[Opening Selected text section]

Secret inquiry into Iraq war will report after the election
Campaigners and MPs express anger that the long-delayed inquiry into the conflict will not even apportion blame, reports Andrew Grice
GETTY IMAGES
Prime Minister Tony Blair meets with British soldiers on duty in Basra on 17 December 2006
Gordon Brown sparked anger from MPs in all parties and relatives of the 179 British servicemen killed in Iraq by announcing that an inquiry into the war would be held in private.
The Prime Minister was accused of a "fix" after revealing yesterday that the independent inquiry would not report until July next year – safely after the next general election, which must be held by June 2010.
There was also criticism that the inquiry team, chaired by former Whitehall mandarin Sir John Chilcot, was composed of the "great and the good" and was unlikely to rock the boat.
Critics also expressed concern that the year-long investigation would not "apportion blame" and feared that the team is thought unlikely to able to question the American architects of the controversial 2003 invasion such as Dick Cheney, the then vice-president, and Donald Rumsfeld, the then defence secretary. Tony Blair is expected to agree to be quizzed. Doubts were raised about whether the legality of the military action by British troops would be covered. Mr Brown said the inquiry would not consider issues of civil or criminal liability. But Downing Street insisted that the legal grounds could be investigated.
Brown allies pointed out that Tony Blair had always resisted a full-scale inquiry, saying Mr Brown overcame opposition in Whitehall to the move. They said it was best to hold it in private to prevent it becoming a "lawyers' paradise" dragging on for years, like the eight-year investigation into the Bloody Sunday killings.
Mr Brown's support for an inquiry was revealed by The Independent in March 2008. But MPs suspect he stalled the start until next month so it would not report before the election. He argued that it should not begin until most British troops returned home. There are now fewer than 500 in Iraq.
The long-awaited announcement was intended to win the Prime Minister plaudits from Labour MPs, many of whom opposed the war. Instead, Labour critics accused him of breaking a pledge to be more "open" when he saw off a plot to oust him a week ago.
Labour backbencher Gordon Prentice said: "I had hoped for a new politics of openness after last week. I am not prepared to accept a secret inquiry into Iraq and I want the Prime Minister to think again." David Hamilton, another Labour MP, said the "day of reckoning" could only come about through a public inquiry.
Labour's Andrew MacKinlay said the Prime Minister had not answered the "key question" of whether people would give evidence on oath. Nothing short of that would give the inquiry "veracity and integrity", he said.

[Closing Selected text section]

- What is expected -
Update the passage of the Iraq war inquiry article that starts with "Secret inquiry into Iraq war" and ends with "held in private.", changing every "inquiry" to "review".

[Opening Given entries section]

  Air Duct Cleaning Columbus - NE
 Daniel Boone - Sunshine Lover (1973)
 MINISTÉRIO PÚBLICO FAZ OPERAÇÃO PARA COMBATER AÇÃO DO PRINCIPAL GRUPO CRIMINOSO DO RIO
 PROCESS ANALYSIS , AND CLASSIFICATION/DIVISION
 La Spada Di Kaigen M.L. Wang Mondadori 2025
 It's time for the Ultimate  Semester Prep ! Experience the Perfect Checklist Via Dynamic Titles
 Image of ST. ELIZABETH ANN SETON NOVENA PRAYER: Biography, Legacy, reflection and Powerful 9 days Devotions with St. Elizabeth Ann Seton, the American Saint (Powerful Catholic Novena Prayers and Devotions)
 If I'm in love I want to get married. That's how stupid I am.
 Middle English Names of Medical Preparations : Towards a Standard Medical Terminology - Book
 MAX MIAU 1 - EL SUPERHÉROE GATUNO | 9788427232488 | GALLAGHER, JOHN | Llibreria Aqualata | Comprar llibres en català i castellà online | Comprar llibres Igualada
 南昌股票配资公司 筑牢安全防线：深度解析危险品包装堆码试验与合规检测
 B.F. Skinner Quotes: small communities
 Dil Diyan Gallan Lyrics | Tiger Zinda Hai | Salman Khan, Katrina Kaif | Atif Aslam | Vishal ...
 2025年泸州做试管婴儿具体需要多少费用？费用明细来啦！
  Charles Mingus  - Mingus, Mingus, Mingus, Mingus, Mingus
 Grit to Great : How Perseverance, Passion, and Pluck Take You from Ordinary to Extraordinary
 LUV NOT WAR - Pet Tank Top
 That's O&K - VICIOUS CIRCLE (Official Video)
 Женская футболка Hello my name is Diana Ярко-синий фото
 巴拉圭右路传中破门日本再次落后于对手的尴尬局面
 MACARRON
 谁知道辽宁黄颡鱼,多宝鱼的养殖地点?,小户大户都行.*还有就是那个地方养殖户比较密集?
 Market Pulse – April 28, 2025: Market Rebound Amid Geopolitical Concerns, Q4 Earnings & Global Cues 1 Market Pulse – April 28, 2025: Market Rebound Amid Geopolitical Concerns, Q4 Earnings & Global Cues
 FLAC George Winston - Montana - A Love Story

[Closing Given entries section]

- Written solution -
Secret review into Iraq war will report after the election
Campaigners and MPs express anger that the long-delayed review into the conflict will not even apportion blame, reports Andrew Grice
GETTY IMAGES
Prime Minister Tony Blair meets with British soldiers on duty in Basra on 17 December 2006
Gordon Brown sparked anger from MPs in all parties and relatives of the 179 British servicemen killed in Iraq by announcing that an review into the war would be held in private.